#### [THE TASK]
Copy the lines of the listing below, starting with the line containing "At what distance from the observer is the" and continuing through the final line of the listing.

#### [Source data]
☆ ☆ ☆ ☆ ☆

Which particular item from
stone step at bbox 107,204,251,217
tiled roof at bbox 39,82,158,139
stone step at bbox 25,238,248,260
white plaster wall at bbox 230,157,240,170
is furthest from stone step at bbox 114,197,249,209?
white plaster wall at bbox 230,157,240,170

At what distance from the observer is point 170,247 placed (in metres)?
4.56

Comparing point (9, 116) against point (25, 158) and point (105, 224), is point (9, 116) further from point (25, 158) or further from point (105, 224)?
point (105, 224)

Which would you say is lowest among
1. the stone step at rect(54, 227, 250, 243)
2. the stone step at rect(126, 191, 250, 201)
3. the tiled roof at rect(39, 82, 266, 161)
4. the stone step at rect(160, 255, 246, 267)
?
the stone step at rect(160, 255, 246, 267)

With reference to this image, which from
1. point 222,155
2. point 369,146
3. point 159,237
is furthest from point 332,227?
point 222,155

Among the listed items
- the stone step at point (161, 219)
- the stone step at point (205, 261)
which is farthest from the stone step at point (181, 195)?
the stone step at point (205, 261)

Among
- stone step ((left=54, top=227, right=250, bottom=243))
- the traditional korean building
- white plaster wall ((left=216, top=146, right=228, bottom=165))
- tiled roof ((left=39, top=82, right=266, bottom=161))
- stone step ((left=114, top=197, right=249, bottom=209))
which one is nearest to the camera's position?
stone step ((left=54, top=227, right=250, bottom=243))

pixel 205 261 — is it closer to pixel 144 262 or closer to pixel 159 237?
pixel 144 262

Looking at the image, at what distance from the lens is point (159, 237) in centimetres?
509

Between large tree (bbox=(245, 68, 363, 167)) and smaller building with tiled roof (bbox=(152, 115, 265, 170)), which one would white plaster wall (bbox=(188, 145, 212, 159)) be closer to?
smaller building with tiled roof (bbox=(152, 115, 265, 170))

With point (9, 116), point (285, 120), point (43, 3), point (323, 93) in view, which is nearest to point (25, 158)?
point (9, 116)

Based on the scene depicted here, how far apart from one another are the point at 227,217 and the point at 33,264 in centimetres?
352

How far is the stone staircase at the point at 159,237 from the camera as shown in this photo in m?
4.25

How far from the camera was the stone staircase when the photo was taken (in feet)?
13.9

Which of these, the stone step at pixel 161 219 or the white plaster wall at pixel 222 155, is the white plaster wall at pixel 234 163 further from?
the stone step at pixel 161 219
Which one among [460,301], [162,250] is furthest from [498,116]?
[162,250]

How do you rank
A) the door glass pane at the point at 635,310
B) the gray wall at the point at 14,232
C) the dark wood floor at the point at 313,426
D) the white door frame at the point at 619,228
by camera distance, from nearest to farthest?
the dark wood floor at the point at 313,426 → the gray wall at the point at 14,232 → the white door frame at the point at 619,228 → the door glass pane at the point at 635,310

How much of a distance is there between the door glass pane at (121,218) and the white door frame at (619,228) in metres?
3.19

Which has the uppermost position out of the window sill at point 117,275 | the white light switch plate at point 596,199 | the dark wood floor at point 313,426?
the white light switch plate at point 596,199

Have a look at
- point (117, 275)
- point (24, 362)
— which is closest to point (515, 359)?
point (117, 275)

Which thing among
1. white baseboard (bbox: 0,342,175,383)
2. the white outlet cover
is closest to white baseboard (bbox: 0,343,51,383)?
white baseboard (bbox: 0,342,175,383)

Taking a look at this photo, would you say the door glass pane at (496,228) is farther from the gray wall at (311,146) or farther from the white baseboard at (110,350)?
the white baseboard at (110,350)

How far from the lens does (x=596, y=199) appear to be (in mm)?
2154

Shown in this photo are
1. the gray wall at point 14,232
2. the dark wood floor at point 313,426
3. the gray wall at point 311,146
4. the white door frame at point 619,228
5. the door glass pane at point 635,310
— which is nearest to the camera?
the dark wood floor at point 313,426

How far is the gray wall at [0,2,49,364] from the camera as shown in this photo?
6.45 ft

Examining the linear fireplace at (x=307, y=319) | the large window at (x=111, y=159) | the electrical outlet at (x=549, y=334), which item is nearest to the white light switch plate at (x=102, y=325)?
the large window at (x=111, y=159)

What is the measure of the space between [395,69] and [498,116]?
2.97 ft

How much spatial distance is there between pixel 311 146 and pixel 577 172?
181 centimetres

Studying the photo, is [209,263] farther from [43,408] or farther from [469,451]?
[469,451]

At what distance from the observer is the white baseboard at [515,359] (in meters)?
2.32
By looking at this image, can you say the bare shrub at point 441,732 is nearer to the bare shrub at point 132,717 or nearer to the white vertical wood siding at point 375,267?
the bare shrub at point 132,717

☆ ☆ ☆ ☆ ☆

#### [ANSWER TO THE TASK]
At what distance from the observer is the white baseboard at [515,359] (in meters)?
2.32
By looking at this image, can you say the bare shrub at point 441,732 is nearer to the bare shrub at point 132,717 or nearer to the white vertical wood siding at point 375,267?
the bare shrub at point 132,717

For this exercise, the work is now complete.